-- THE TASKS --
A: From the letter to the princess, transcribe the passage starting with "We’ve tried to make" and going on through "in my place.".
B: Translate this sentence from the letter to the princess into Spanish: "Home is where you know people unconditionally love you."
C: Resume the letter to the princess, writing on from its last sentence.

Dear princess,

You are now a big girl, you’ve seen many sunrises and many sunsets. You’ve been protected in our arms, and we’ve seen you win and lose. We’ve seen you stand and fall. We’ve seen you learn and grow. We’ve seen you cry and laugh. We’ve seen you make up your mind and be confused…

You’ve made noise and tried to fly away. But you come back home, because this is where you feel most secure. Home is where you know people unconditionally love you.

We’ve tried to make you wise, we’ve tried to tell you stories about our lives, hoping that you learn from reading and listening, and refrain from making the mistakes we made. We just want to protect you from everything. I know I am a typical grand mother, a protective tigress, who is getting old but never too old to stand before my little girl and try saving her from any kind of pain in the world. I know ive seen more sunrises and sunsets than you. Ive held you in my arms from the time you opened your eyes. Ive raised you because you’re my blood, and ive loved you since I saw you. Ive shielded you from your parent’s anger. Ive listened to you snap at me when you’re not in a good mood. Ive always been there for you, because you are my weakness, you are my pride. If I ever see you cry, I feel this pain I cannot explain. You’ll know how I feel when you’re in my place.

But today, my dear princess, today is the day I remind you that you’re a grown woman now. Today you get into the world and make your own nest. I know you’re scared, I know you feel like you weren’t prepared, and/or that we didn’t prepare you. But take it from me, no one prepares you for this change. That’s the whole point of change. But I know how you can deal with change – you grab the bull by it’s horn, with all your inner strength.

Records
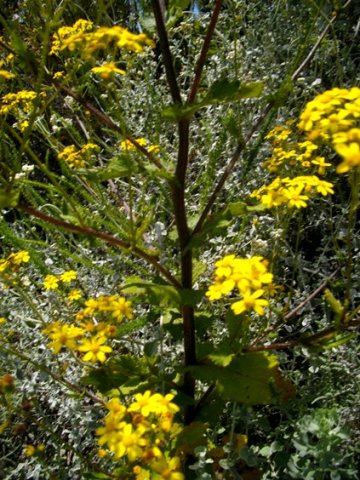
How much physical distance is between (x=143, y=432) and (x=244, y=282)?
1.08ft

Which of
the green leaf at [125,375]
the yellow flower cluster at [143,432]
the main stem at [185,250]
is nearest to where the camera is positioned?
the yellow flower cluster at [143,432]

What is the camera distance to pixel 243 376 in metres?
1.27

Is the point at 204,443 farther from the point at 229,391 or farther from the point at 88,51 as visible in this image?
the point at 88,51

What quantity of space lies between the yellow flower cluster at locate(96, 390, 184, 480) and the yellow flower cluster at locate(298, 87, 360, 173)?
21.0 inches

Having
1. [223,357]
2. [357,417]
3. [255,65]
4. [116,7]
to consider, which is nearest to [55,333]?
[223,357]

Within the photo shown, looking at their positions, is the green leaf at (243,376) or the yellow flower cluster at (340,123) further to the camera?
the green leaf at (243,376)

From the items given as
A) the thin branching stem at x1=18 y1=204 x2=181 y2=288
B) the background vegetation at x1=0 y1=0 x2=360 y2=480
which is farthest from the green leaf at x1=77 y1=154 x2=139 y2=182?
the thin branching stem at x1=18 y1=204 x2=181 y2=288

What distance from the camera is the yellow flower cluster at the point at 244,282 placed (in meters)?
1.08

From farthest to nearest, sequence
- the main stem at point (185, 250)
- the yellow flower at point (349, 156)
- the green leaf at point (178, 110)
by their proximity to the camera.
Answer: the main stem at point (185, 250)
the green leaf at point (178, 110)
the yellow flower at point (349, 156)

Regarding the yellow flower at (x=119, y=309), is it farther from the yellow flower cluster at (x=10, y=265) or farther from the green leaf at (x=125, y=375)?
the yellow flower cluster at (x=10, y=265)

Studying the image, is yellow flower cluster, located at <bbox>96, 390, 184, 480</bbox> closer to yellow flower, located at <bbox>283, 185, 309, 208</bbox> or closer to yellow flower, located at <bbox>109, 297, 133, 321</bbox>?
yellow flower, located at <bbox>109, 297, 133, 321</bbox>

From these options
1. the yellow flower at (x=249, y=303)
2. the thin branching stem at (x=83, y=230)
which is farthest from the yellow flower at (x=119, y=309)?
the yellow flower at (x=249, y=303)

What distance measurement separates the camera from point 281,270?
6.62 feet

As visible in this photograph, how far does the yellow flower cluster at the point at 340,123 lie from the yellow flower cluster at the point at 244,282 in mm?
267
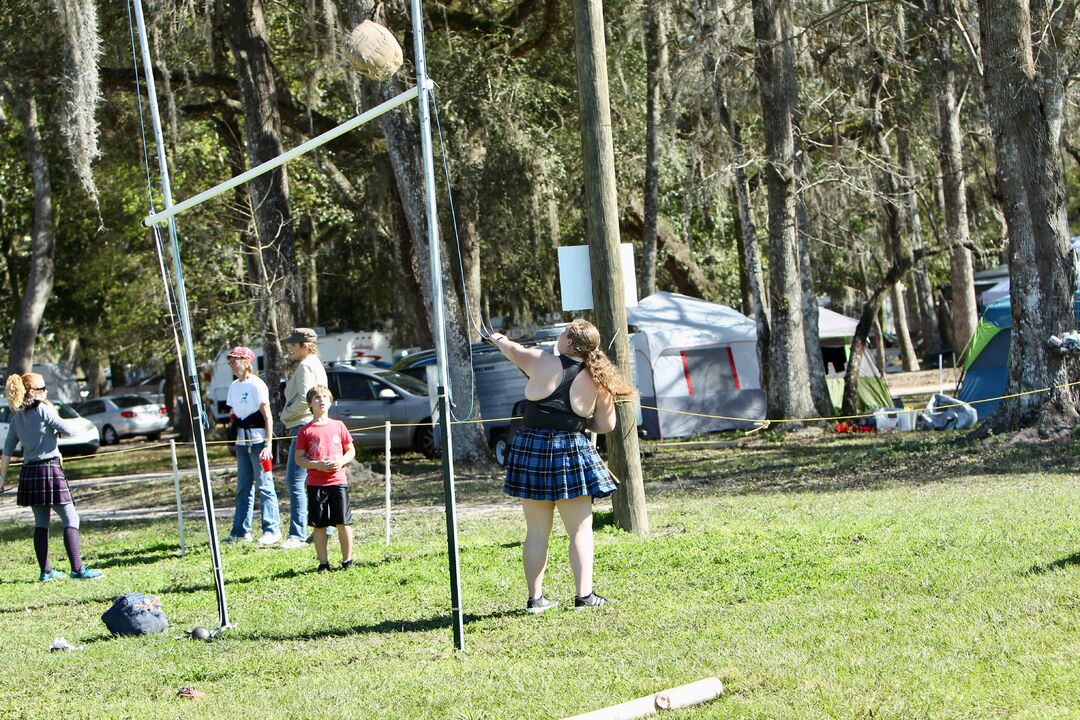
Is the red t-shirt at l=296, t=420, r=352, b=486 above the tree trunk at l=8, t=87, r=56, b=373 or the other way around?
the other way around

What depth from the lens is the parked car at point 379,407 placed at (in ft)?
60.7

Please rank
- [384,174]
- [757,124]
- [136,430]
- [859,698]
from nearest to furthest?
[859,698]
[384,174]
[757,124]
[136,430]

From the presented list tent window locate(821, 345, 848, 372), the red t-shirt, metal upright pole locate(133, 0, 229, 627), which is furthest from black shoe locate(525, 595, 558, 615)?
tent window locate(821, 345, 848, 372)

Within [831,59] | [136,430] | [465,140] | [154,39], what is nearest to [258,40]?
[154,39]

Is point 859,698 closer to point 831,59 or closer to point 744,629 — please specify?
point 744,629

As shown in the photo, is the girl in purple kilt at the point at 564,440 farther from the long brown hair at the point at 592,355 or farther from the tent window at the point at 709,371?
the tent window at the point at 709,371

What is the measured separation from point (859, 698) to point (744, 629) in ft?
4.05

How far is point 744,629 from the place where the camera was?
5.58m

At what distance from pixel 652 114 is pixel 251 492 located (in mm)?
12293

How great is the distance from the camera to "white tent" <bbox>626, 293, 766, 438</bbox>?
1997cm

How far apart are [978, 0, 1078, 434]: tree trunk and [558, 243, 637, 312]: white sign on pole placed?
23.0 ft

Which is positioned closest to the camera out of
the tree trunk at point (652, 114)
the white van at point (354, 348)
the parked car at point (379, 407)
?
the parked car at point (379, 407)

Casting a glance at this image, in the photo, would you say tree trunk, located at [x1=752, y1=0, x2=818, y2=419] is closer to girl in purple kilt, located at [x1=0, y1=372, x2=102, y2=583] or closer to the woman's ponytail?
girl in purple kilt, located at [x1=0, y1=372, x2=102, y2=583]

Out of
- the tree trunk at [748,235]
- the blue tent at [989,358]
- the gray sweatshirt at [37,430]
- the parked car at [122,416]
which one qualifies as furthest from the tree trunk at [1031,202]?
the parked car at [122,416]
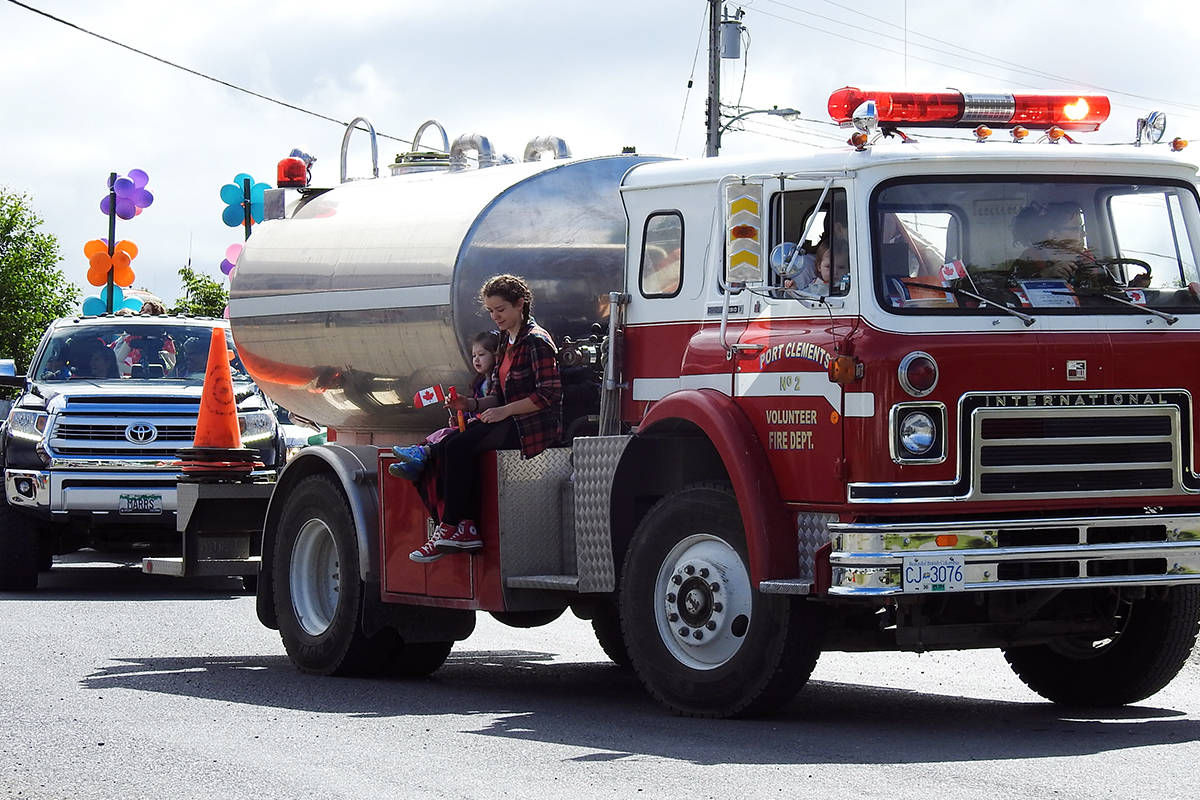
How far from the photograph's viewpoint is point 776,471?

-- ANSWERS IN ORDER --
A:
We’ve tried to make you wise, we’ve tried to tell you stories about our lives, hoping that you learn from reading and listening, and refrain from making the mistakes we made. We just want to protect you from everything. I know I am a typical grand mother, a protective tigress, who is getting old but never too old to stand before my little girl and try saving her from any kind of pain in the world. I know ive seen more sunrises and sunsets than you. Ive held you in my arms from the time you opened your eyes. Ive raised you because you’re my blood, and ive loved you since I saw you. Ive shielded you from your parent’s anger. Ive listened to you snap at me when you’re not in a good mood. Ive always been there for you, because you are my weakness, you are my pride. If I ever see you cry, I feel this pain I cannot explain. You’ll know how I feel when you’re in my place.

B: El hogar es donde sabes que la gente te ama incondicionalmente.

C:
 

Inner strength.

As a child if you ever felt any emotion, we allowed you to explore it and understand yourself better, so we allowed you to pour it all out. We gave you the space to feel things, to grow. We allowed you to feel scared, to feel angry, to feel upset, to feel moody. We gave you the space to experience all this, so that you understand the mere fact, that feelings are fleeting, and you mustn’t let feelings govern you or define you. Then what defines you?

I assume you have figured most things about yourself. You’ve observed yourself, you know what you like and what you dislike. What your values and priorities are. You know the voice in your heart, and you know how to follow it. You listen to your gut, and it never lets you down. I’m not worried about you not knowing yourself, because you’re one of a kind, and i know you know it, you just need to continue to embrace it. All this while you’ve been alone, and you’ve developed this amazing relationship with yourself, now is the time to let someone else in. You were ”whole” but now it’s time to make two wholes one.

Now I know that may seem tough, but ill let you in on a trick.

You’re blessed to be a woman, and woman have ineffable strength. Most of us undermine our own strength. We innately have the power of patience. We have the power of being soft and kind hearted. We are the ones our families depend upon. We have the power of giving love… We are the ones who teach the world to give back.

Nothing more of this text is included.